Short problem |
Lay out the lines as a Markdown table with the columns n and Line, starting at the line that contains "What is the measured" and running through the final line. Number each row and leave out blank lines.

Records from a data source
-*-*-
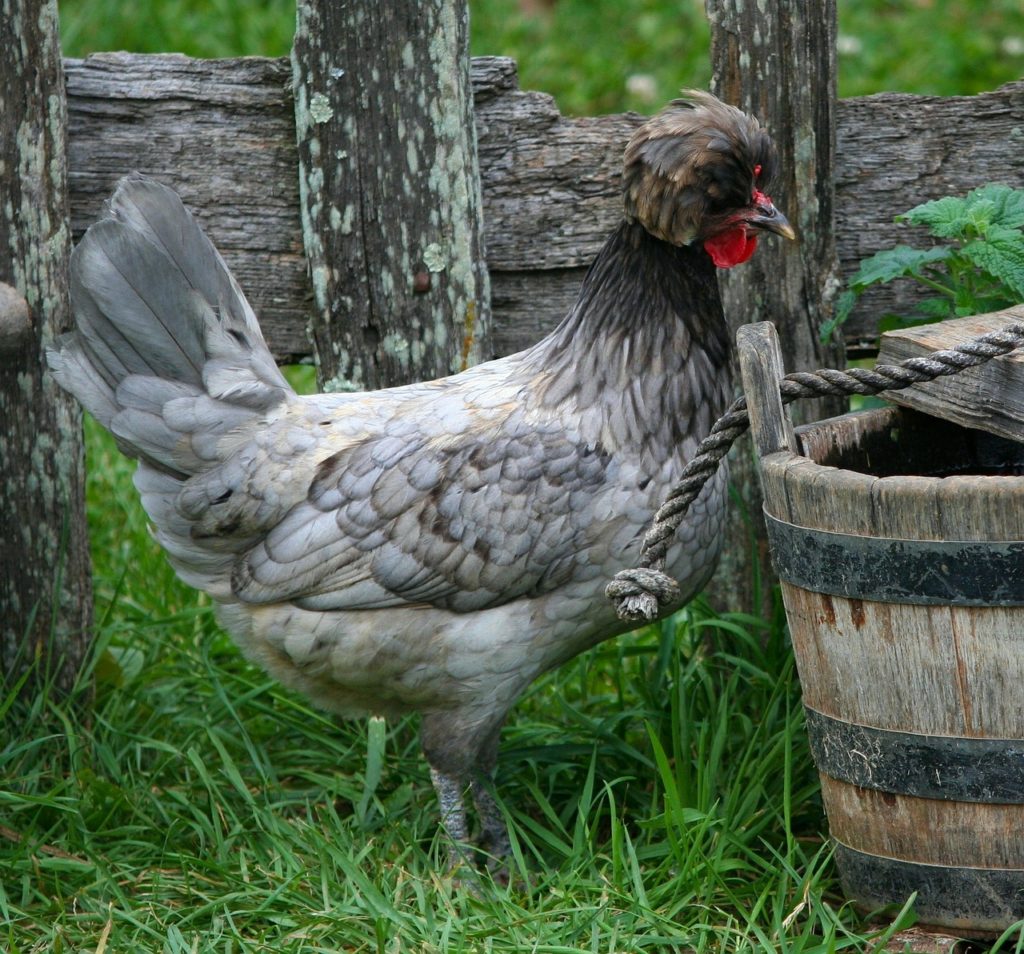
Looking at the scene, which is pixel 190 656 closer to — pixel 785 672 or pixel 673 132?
pixel 785 672

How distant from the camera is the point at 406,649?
2.93 meters

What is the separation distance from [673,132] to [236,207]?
1.28 m

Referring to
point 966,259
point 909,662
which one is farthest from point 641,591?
point 966,259

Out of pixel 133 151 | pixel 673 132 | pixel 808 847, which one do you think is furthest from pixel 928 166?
pixel 133 151

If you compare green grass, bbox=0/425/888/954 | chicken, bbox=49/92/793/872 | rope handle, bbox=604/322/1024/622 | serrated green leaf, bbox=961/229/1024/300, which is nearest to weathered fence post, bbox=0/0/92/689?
green grass, bbox=0/425/888/954

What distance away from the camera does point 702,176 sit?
2754 millimetres

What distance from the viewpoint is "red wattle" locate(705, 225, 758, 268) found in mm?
2863

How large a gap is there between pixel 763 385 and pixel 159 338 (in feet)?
4.46

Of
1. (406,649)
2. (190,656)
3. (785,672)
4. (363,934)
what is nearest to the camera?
(363,934)

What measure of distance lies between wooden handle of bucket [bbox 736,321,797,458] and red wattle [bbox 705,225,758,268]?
1.35 feet

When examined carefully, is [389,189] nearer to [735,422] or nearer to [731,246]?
[731,246]

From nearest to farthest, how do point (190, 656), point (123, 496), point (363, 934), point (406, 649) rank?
point (363, 934), point (406, 649), point (190, 656), point (123, 496)

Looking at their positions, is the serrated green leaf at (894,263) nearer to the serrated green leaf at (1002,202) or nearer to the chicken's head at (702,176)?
the serrated green leaf at (1002,202)

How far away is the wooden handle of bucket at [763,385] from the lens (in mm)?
2484
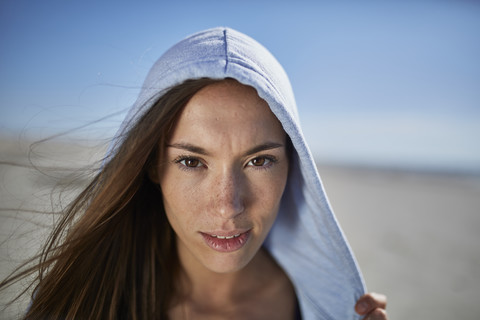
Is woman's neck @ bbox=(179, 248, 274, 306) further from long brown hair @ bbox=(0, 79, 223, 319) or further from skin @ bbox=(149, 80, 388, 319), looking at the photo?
skin @ bbox=(149, 80, 388, 319)

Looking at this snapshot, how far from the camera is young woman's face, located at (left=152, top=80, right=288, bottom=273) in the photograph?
1301 mm

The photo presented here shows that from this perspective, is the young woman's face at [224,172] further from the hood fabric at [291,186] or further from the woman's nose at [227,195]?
the hood fabric at [291,186]

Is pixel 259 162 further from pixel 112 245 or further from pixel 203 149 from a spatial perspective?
pixel 112 245

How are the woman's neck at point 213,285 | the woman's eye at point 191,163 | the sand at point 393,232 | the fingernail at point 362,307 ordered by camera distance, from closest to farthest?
the woman's eye at point 191,163 < the sand at point 393,232 < the fingernail at point 362,307 < the woman's neck at point 213,285

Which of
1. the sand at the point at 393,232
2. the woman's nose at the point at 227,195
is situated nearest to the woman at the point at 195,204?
the woman's nose at the point at 227,195

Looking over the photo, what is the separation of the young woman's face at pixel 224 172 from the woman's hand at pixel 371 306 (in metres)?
0.66

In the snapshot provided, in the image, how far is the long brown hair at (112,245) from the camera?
1371 mm

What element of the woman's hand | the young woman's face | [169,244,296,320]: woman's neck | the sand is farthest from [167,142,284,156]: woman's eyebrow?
the woman's hand

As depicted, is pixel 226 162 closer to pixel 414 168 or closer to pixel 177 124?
pixel 177 124

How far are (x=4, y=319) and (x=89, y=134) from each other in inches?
34.7

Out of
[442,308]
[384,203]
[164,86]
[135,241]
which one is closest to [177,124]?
[164,86]

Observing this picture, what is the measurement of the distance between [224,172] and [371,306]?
102 centimetres

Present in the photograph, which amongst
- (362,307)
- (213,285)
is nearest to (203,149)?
(213,285)

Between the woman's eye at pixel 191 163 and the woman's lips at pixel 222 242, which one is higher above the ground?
the woman's eye at pixel 191 163
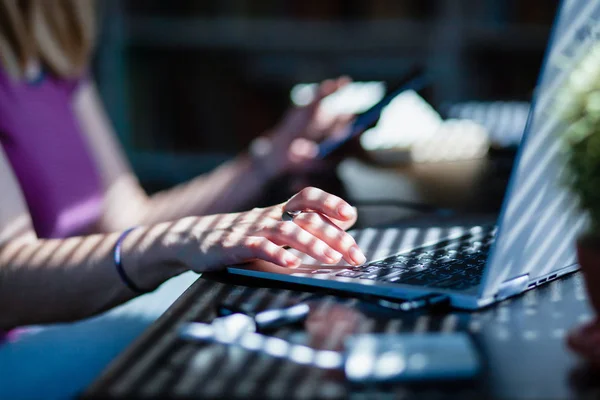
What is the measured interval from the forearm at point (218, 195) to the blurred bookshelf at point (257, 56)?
6.71ft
-*-*-
Written answer |
| n | Line |
|---|---|
| 1 | What is the measured interval from the forearm at point (218, 195) to the blurred bookshelf at point (257, 56)? |
| 2 | 6.71ft |